Rating: 5/5
In The Black Swan, author Nassim Taleb describes our follies in prediction and error rate and our vast misunderstanding of prediction in general. We naively assume that tomorrow will be a lot like today forgetting that today is yesterday’s tomorrow. He lays out a few core concepts, but the guiding principle is that there are two worlds we live in. In Medioscristan worlds, “particular events don’t contribute much individually—only collectively.” On the other hand, in Extremistan worlds, “inequalities are such that one single observation can disproportionately impact the aggregate, or the total.” Book sales, terrorist attacks, earthquakes, stock market crashes — those are all Extremistan events, but we largely treat them as Mediocristan.

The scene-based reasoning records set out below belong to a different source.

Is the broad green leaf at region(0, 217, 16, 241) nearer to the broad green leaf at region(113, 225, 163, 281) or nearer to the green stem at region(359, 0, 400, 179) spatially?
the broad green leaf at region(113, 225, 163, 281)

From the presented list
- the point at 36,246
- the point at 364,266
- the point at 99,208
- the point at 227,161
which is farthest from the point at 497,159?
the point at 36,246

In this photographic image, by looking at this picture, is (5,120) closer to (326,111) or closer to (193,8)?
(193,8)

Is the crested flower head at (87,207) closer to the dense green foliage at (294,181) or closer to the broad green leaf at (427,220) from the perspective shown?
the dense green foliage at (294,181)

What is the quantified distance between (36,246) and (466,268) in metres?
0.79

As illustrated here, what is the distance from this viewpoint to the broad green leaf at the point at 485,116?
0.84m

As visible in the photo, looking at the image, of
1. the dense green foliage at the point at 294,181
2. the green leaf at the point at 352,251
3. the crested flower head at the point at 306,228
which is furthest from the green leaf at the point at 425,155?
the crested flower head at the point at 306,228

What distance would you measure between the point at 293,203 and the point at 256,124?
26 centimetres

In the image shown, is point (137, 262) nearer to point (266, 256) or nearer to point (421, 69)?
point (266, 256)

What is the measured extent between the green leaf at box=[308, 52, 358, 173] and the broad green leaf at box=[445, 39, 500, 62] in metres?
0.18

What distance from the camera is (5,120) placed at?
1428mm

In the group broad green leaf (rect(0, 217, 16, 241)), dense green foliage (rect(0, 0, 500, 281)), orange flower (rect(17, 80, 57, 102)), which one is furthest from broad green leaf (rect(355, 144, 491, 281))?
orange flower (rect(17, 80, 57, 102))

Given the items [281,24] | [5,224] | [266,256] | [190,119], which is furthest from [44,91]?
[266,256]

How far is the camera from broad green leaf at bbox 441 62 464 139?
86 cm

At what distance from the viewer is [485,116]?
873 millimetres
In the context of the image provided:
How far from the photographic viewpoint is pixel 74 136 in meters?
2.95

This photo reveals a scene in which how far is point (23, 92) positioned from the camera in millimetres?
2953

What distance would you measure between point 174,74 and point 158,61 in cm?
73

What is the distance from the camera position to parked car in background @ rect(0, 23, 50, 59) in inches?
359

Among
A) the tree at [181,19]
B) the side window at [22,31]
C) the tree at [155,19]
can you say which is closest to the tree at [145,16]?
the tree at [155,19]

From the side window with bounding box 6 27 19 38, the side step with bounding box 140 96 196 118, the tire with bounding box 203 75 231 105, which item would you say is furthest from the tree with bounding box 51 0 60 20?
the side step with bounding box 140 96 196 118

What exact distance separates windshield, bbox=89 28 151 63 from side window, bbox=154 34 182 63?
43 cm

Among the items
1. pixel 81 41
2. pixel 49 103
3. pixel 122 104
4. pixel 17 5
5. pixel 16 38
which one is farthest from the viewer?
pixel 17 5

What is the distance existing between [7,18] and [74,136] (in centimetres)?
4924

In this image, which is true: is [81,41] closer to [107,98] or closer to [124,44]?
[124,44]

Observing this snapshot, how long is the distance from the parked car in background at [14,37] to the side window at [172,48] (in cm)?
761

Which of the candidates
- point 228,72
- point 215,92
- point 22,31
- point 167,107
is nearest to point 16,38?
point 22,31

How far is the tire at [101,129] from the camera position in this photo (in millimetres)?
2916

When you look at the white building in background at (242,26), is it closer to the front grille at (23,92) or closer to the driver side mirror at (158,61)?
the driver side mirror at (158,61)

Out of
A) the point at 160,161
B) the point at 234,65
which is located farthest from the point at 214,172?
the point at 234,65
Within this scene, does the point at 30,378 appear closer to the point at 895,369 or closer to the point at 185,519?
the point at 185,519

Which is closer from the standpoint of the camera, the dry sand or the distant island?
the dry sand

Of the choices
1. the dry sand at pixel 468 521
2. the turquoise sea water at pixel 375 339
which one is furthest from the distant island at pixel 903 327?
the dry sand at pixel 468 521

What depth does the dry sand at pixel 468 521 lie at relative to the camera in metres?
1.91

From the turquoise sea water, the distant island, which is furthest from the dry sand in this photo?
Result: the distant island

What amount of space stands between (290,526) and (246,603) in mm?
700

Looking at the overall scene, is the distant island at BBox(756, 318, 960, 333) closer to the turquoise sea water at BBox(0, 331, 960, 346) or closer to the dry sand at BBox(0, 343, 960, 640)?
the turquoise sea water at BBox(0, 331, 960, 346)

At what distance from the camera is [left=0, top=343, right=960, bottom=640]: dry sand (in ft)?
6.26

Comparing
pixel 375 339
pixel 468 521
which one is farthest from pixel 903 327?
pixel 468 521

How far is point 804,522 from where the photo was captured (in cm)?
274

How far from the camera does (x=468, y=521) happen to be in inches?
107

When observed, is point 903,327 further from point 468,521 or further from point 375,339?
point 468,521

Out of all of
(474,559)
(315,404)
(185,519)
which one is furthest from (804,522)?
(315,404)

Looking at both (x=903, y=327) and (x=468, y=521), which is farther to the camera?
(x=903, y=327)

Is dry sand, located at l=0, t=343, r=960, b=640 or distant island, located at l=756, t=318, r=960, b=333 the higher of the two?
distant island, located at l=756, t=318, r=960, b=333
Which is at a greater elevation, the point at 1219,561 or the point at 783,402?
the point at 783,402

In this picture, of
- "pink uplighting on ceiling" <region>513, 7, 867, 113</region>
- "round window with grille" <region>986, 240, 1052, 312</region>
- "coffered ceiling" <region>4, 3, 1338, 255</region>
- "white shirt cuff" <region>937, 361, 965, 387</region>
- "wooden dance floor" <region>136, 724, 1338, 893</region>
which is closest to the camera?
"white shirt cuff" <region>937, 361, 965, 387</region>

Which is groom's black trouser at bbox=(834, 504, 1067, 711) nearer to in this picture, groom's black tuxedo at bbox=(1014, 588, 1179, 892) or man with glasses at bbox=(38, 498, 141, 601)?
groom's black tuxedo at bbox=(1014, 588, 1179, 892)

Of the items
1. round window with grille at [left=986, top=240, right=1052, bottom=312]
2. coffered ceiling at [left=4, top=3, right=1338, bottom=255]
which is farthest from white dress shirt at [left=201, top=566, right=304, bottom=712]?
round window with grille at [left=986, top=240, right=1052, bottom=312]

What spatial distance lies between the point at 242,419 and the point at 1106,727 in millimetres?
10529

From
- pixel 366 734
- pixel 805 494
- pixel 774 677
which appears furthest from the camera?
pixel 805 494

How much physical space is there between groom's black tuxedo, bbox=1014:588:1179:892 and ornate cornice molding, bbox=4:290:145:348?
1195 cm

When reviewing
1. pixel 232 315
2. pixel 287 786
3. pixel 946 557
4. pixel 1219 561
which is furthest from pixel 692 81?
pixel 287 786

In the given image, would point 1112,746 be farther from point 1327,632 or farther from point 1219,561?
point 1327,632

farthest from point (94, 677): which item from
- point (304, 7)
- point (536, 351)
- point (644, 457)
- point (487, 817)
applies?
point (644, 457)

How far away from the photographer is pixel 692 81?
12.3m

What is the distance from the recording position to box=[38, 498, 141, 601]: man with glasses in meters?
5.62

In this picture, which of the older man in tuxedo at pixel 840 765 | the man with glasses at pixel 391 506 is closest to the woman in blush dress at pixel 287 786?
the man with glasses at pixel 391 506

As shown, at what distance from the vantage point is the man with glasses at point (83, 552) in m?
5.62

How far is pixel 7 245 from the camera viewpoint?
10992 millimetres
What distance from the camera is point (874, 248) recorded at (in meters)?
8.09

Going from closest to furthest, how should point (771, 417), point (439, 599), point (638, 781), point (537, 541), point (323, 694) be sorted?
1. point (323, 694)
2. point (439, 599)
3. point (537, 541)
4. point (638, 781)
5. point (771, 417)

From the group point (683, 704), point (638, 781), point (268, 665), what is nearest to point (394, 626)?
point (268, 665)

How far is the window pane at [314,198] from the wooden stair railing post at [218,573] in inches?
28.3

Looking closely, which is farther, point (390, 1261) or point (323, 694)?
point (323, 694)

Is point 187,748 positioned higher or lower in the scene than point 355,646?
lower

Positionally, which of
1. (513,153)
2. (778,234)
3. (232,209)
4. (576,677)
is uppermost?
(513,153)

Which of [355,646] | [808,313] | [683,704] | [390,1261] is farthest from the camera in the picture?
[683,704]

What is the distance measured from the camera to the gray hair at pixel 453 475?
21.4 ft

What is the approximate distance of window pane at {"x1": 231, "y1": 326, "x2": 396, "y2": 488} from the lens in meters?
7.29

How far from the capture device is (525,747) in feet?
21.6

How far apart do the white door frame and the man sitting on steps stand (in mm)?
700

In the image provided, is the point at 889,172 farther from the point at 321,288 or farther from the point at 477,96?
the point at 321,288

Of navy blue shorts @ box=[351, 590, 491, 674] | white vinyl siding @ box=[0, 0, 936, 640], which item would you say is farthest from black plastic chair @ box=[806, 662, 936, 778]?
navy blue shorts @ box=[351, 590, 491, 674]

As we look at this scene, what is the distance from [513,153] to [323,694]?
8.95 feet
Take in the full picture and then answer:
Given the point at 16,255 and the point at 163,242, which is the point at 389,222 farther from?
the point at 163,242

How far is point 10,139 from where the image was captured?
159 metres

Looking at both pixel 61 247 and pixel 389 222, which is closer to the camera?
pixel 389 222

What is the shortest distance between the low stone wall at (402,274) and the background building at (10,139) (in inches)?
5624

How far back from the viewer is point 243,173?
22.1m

I took a lot of notes in this one, but I’ll highlight the central idea as Taleb explains it:
Indeed, the notion of asymmetric outcomes is the central idea of this book: I will never get to know the unknown since, by definition, it is unknown. However, I can always guess how it might affect me, and I should base my decisions around that…We can have a clear idea of the consequences of an event, even if we do not know how likely it is to occur…This idea that in order to make a decision you need to focus on the consequences (which you can know) rather than the probability (which you can’t know) is the central idea of uncertainty. p. 210-211
This has been on my bookshelf for quite awhile, and I’m sad I took so long to read it.